What you need to do —
Reproduce all of the data below word for word, adding nothing and leaving nothing out.

Records shown —
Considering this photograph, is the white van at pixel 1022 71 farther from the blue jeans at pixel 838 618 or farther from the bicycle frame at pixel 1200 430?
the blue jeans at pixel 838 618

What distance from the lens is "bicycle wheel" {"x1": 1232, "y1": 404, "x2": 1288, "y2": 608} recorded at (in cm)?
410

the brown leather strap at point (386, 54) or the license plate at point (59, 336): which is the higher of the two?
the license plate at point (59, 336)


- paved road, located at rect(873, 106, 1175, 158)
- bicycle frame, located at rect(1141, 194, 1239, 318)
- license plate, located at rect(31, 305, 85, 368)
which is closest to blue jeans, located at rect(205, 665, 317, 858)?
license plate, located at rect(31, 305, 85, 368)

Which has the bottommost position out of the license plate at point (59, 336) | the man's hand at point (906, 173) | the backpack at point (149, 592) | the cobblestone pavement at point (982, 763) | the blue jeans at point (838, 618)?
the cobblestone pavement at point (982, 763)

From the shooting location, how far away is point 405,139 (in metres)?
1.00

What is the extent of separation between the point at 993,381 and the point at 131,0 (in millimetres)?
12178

The result —
Considering this photograph, is the white van at pixel 1022 71 farther from the blue jeans at pixel 838 618 or farther from the bicycle frame at pixel 1200 430?
the blue jeans at pixel 838 618

What distance from the lens is "bicycle wheel" {"x1": 1232, "y1": 404, "x2": 1288, "y2": 608} recorded at (in cm)?
410

the brown leather strap at point (386, 54) or the license plate at point (59, 336): which is the higher of the two?
the license plate at point (59, 336)


- paved road, located at rect(873, 106, 1175, 158)
- bicycle frame, located at rect(1141, 194, 1239, 318)
- license plate, located at rect(31, 305, 85, 368)
which is closest to blue jeans, located at rect(205, 665, 317, 858)?
license plate, located at rect(31, 305, 85, 368)

Which has the bottommost position out of the license plate at point (59, 336) | the man's hand at point (906, 173) | the backpack at point (149, 592) | the cobblestone pavement at point (982, 763) | the blue jeans at point (838, 618)?
the cobblestone pavement at point (982, 763)

From the shooting location, how far away is point 405,139 (in metres)?
1.00

What is the extent of separation between the point at 993,381 and the point at 131,0 (in millimetres)?
12178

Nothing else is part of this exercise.